父親の死……、シャーリーの心を追い詰める要因の一つではあるが、今シャーリーを最も追い詰めているのはそれではなく、同級生である枢木スザクの言葉。
『間違ったやり方で得た結果なんて、意味は無いのに』
スザクの放った言葉の矛先は、世間を騒がせている黒の騎士団と…それを率いているゼロに向いている。しかし、シャーリーは父親の死を確認したその日…ルルーシュに助けを、心の拠り所を求めた日の行為を、卑怯な行為と批判されているに等しいものであった。
スザクの言葉とルルーシュへの行為、自分の思いとが工作し焦点の定まらない視線は、ひたすらタクシーの窓の外へと向け流れる景色をただただ眺める。出ることの無い答えを求める彼女が次に声を発するのは、タクシーの運転手からの呼びかけであった。
「お客様、到着致しましたよ」
「え?あ、あ…はい」
はっと我に返ったシャーリーはあたりを見回すと、見慣れた自宅周辺の風景が視界に入る。彼女は慌ててお金を渡し、お礼を述べてタクシーを降りた。シャーリーが一礼すると、タクシーは後部座席のドアを閉めて車を発進させる。その後姿をしばらくボーっと見送った後、自宅へ入ろうと向きを変える瞬間に、背後から声を掛けられ、驚きで身を竦めた。
「シャーリー・フェネットさん……ですね?」
褐色肌に銀髪の女性に名前を呼ばれ、怪しみながらも一言返事を返す。
「ブリタニア軍所属の、ヴィレッタ・ヌゥです」
軍人という事で少しだけ警戒を解いたシャーリーは、ナリタでこの女性と会っていたことを思い出した。それは生き埋めになった父と対面した時に、案内をしてくれた軍人。
「ナリタではお世話になりました」
咄嗟に礼を述べたシャーリーに対しヴィレッタは、二言三言言葉をかけると自分が乗っていた黒塗りの車へ乗るように促した。

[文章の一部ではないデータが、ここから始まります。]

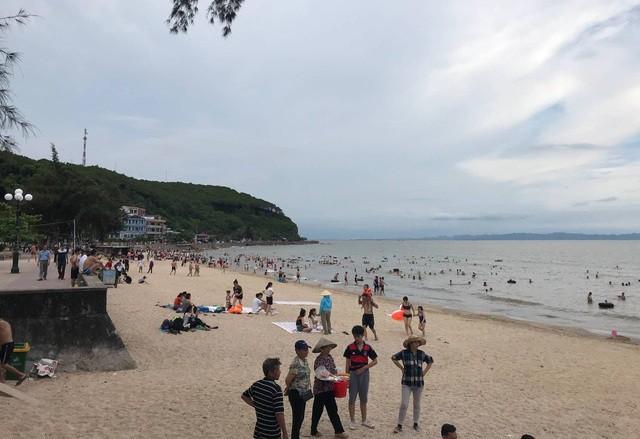 Nhiều du khách ngại đến bãi biển Đồ Sơn vì sợ CSGT. Ảnh: M.L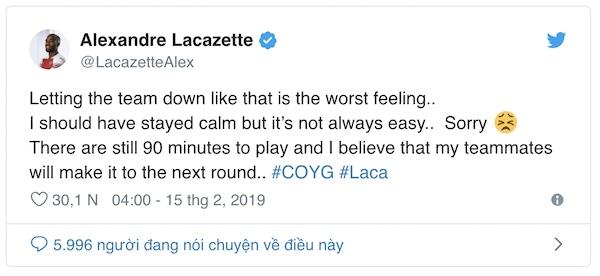Lacazette xin lỗi pháo thủ vì nhận thẻ đỏ ngớ ngẩn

「実はあなたに知っておいて頂きたい事があります。不謹慎とは思いましたが、黒の騎士団について」
ヴィレッタから発せられる黒の騎士団という単語に、少しだけ過剰に反応してしまったシャーリーは、関わりたくないという思いと父の死の原因という想いが絡み合い、ゆっくりとヴィレッタの案内する車の方へと歩みを進めた。